The two white dwarfs are in a death grip and are destined to merge. Image: GSFC/D.Berry.

This dizzying orbital rate is incrementally decreasing as the two white dwarfs – the left over cores of Sun-like stars that have expended their nuclear fuel and ceased to be – are spiralling gradually into each other. Already, a bridge of gas has extended from one to another, transferring gas. We often see this accretion occurring in systems involving one white dwarf and a normal Sun-like companion, but double white dwarfs are much rarer.

“We now have close to two dozen systems where mass exchange occurs between the two stars, with periods ranging from the record 5.4 minutes up to about one hour for the wider systems,“ Warwick’s Dr Danny Steeghs tells Astronomy Now. The star system, known as HM Cancri, was discovered eleven years ago by the Rosat satellite, which detected an X-ray pulse every 5.4 minutes. What was causing the pulse was at the time unclear – we now know it is the accretion of the gas onto one of the white dwarfs – and nobody was willing to believe that it could be an extremely tight pair of white dwarfs (they are less than 100,000 kilometres apart) without concrete proof.

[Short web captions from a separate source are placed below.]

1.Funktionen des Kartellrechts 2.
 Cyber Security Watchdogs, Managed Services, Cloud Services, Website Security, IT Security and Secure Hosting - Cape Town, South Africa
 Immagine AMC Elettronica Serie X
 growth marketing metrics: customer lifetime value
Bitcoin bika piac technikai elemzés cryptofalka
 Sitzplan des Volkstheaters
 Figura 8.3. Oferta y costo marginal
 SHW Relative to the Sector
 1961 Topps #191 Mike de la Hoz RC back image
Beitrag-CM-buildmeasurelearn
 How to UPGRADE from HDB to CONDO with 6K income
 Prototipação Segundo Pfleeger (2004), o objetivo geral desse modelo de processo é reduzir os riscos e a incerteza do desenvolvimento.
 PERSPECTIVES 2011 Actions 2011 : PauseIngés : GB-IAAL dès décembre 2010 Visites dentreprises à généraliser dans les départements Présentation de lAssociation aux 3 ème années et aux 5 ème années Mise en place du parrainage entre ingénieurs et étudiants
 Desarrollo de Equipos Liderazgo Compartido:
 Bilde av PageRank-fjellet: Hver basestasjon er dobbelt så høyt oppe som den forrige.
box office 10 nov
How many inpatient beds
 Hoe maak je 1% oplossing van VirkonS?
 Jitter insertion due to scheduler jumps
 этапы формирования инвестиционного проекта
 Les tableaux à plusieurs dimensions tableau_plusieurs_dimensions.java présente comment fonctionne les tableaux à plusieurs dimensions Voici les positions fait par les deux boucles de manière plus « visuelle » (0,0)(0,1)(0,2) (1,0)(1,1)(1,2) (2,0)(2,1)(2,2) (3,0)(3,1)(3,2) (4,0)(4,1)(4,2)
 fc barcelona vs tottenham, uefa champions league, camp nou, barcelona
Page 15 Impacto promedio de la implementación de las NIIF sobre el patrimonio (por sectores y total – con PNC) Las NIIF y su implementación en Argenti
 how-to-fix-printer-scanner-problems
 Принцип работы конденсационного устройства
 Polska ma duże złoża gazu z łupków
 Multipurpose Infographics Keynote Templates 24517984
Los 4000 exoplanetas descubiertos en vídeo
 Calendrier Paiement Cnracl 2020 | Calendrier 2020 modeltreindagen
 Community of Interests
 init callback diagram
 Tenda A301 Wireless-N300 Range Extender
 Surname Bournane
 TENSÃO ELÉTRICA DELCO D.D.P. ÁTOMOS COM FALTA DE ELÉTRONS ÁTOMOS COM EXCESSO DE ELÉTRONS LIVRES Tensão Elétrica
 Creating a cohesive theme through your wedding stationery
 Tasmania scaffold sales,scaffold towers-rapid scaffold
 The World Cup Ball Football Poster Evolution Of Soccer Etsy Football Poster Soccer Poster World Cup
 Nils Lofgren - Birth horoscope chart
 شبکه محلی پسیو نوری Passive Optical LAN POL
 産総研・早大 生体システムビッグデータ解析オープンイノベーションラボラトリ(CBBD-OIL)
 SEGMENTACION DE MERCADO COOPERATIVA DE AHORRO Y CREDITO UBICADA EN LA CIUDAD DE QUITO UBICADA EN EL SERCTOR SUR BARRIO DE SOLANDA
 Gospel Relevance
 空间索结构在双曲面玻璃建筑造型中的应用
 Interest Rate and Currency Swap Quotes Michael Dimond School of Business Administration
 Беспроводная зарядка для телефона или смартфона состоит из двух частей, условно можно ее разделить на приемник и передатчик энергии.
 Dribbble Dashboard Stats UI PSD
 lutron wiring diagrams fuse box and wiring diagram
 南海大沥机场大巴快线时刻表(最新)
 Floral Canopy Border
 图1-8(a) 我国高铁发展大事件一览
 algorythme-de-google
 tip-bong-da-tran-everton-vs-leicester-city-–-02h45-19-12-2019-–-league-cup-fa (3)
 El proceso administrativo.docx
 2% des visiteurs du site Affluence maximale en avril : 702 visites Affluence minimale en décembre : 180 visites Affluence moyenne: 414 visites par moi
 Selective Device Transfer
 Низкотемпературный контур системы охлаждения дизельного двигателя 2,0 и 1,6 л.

Movie showing the waltzing white dwarfs, and their eventual dramatic merging event. Credit: GSFC/D.Berry.

Steeghs, along with fellow Warwick colleague Professor Tom Marsh and Professor Paul Groot and Dr Gijs Nelemans of Radboud University, now have that proof. They measured the radial velocity ‘wobble’ of HM Cancri, in much the same way that astronomers discover exoplanets through the Doppler Effect as their host stars wobble towards and away from us.

Aside from the ‘gosh-wow’ factor of the incredibly rapid rotation rate and proximity of the two white dwarfs, the discovery has wider implications for Type Ia supernovae and the expansion of the Universe. In February, a pair of astronomers at the Max Planck Institute in Germany announced that they had used the Chandra X-ray Observatory to determine that the majority of Type Ia supernovae are caused by two white dwarfs merging (see our report here). Although the white dwarfs of HM Cancri do not possess enough mass between them to explode as a supernova when they merge, the study of their orbits and behaviour will help astronomers better understand white dwarf mergers. Because Type Ia supernovae are crucial ‘standard candles’ for measuring astronomical distances, understanding their behaviour is important for measuring the expansion of the Universe and the strength of the mysterious dark energy, which is causing the expansion to accelerate.

“One reason [to investigate binary white dwarfs] is to establish whether one can produce sufficient Type Ia explosions via this route,” says Steeghs. “Other reasons include the expected gravitational wave signals from the large population of double white dwarfs that are expected to be present within the Milky Way Galaxy.” Steeghs estimates that there could be a few hundred million double white dwarf systems in the Milky Way alone. HM Cancri is the most extreme binary star system yet found, but the chances are that it is not alone.